* **Page extract**:

>>>>>

Invited to the dance but not a part of the party

(Note: the following piece is the opinion of Kyle Bauer and not of Neal Ruhl or any other member of the website)

By Kyle Bauer

I guess I should’nt talk anymore about Oakland University. They are relevent to me and my co-host, but other than location are they relevent to you? No, especially because that is a simple matter of coincidence.

But I have found a reason to bring them up one last time to the public and that is because what every other team has done in this tournament. For the first time, there are going to be more double-digit seeds in the sweet 16. Even teams that failed to advance, such as Robert Morris, a 15 seed, almost bumped off a soft Villanova team in overtime. Parody has captured the imagination of the people and pundits as many have proclaimed this “the best opening weekend ever”.

It appeared that if it were going to be any tournament a school like Oakland would ascend, it would be this one. Instead they sealed their national annonimity for another year. I’m sure there’s a few people who figured OU couldn’t handle the travel of going all the way from California to Milwaukee. That’s what they deserve though.

OU apologists around town, and trust me, going to this school I am surrounded by them, need to decide what this team is. For the duration of the year, despite a blowout against Michigan St. and losing at home to Eastern Michigan, travel was to blame for how poor they played against the big programs. I concurred with that and understandably so, especially against Syracuse, Kansas and Oregon which were all a part of whirl-wind road trips that didn’t aid them in games they probably would have lost anyway.

Suppressed thoughts were, why is Oakland getting blown-out so soundly by these teams? In the past Oakland seemed to have Oregon’s number, beating them two years in a row, including in 2007, when the Ducks were ranked. Yet Oregon beat them by double-digits.  Another alarming loss was against Memphis. A small team that OU should have matched up well against, that missed the tournament in a rebuilding year. They were never in the game losing 77 to 46.

But I bought in because of Oakland’s impressive 20-1 in-conference record. Unfortunately I’m starting to wonder if the Summit league has any validity at all. If it should even be in the same class as say the Big Sky or Ohio Valley conference. For example, Murray St. was only a couple points away from going to the sweet 16. That is part of my point but I digress. Oakland’s Summit league performance was outstanding and generated excitement all the way around. Even though Oakland did exactly what they were supposed to do, going off pre-season expectations.

When Oakland went into the game against Pitt, it seemed as though the stage had been set for them to get on the train of mid-major upsets. Especially considering the Big East was at the end of three and almost four of them, that first day. The Grizzlies got off to a rousing start. Then Derek Nelson, who might be the most physically gifted Grizzly, went down and missed most of the first half. An amazing shot by Ledrick Eackles was reversed after the referees decided during the inbound that he charged. Those were factors in the game going in the opposite direction, they were not determining factors though.

<<<<<

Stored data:

>>>>>

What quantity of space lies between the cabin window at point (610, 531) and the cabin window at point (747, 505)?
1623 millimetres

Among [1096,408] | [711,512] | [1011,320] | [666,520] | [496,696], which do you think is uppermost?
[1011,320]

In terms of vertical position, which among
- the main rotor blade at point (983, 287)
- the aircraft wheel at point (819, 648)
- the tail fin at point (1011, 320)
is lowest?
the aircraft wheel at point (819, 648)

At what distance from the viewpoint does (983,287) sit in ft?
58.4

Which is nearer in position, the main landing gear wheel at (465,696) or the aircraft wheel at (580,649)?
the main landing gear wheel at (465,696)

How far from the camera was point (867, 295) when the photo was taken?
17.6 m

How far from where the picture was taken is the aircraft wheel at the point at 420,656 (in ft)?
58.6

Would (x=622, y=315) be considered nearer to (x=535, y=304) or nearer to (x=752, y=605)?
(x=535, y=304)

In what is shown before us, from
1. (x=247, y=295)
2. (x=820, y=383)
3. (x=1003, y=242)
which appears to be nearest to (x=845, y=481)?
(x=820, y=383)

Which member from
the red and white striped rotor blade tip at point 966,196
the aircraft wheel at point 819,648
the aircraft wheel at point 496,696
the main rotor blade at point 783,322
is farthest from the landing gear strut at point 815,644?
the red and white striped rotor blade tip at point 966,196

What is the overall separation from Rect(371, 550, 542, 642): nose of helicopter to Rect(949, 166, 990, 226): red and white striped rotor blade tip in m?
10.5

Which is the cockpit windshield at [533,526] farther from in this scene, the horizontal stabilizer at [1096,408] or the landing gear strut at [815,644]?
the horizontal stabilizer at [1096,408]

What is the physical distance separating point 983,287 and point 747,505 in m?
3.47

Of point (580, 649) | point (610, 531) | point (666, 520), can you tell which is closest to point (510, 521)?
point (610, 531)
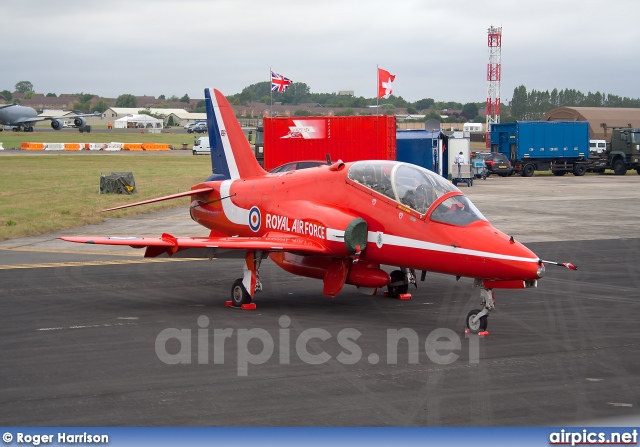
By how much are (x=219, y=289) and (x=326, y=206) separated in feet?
10.9

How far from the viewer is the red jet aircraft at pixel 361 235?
1248cm

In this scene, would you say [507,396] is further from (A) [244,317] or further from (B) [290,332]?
(A) [244,317]

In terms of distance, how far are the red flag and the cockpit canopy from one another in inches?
1132

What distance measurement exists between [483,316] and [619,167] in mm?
51829

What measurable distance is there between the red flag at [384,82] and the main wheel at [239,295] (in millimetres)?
29228

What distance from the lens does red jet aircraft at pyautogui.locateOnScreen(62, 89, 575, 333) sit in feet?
41.0

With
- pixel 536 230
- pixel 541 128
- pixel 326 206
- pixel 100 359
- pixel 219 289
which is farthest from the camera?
pixel 541 128

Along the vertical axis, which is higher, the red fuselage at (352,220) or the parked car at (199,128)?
the parked car at (199,128)

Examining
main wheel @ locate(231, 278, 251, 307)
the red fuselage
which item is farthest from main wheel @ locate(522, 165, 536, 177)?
main wheel @ locate(231, 278, 251, 307)

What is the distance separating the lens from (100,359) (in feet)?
35.9

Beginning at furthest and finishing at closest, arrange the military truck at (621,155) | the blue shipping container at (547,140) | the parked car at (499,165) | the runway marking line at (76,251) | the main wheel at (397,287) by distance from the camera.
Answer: the military truck at (621,155), the blue shipping container at (547,140), the parked car at (499,165), the runway marking line at (76,251), the main wheel at (397,287)

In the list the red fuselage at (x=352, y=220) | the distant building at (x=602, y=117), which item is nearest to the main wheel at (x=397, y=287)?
the red fuselage at (x=352, y=220)

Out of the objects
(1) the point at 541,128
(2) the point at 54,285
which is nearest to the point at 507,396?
(2) the point at 54,285

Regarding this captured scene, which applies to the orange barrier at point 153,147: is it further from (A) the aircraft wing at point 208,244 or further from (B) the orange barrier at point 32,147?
(A) the aircraft wing at point 208,244
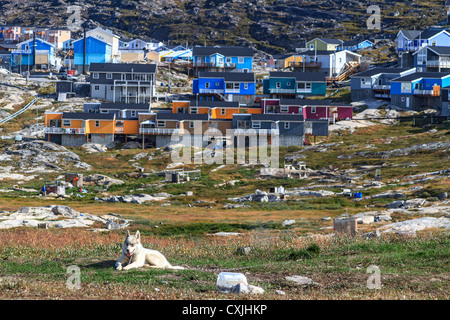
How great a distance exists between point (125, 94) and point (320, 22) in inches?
3070

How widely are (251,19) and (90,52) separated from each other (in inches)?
2375

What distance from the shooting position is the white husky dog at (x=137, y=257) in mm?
19423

<<<<<

* **Task instructions**:
1 – Repeat the passage from the opinion column on Oakland University basketball that begins at the words "It appeared that" and stops after "would have lost anyway.".
2 – According to the opinion column on Oakland University basketball, what was the score of Oakland's loss to Memphis?
The rows are not required for either task.

* **Answers for the exercise**:
1 –
It appeared that if it were going to be any tournament a school like Oakland would ascend, it would be this one. Instead they sealed their national annonimity for another year. I’m sure there’s a few people who figured OU couldn’t handle the travel of going all the way from California to Milwaukee. That’s what they deserve though.

OU apologists around town, and trust me, going to this school I am surrounded by them, need to decide what this team is. For the duration of the year, despite a blowout against Michigan St. and losing at home to Eastern Michigan, travel was to blame for how poor they played against the big programs. I concurred with that and understandably so, especially against Syracuse, Kansas and Oregon which were all a part of whirl-wind road trips that didn’t aid them in games they probably would have lost anyway.

2 – Oakland lost to Memphis 77 to 46.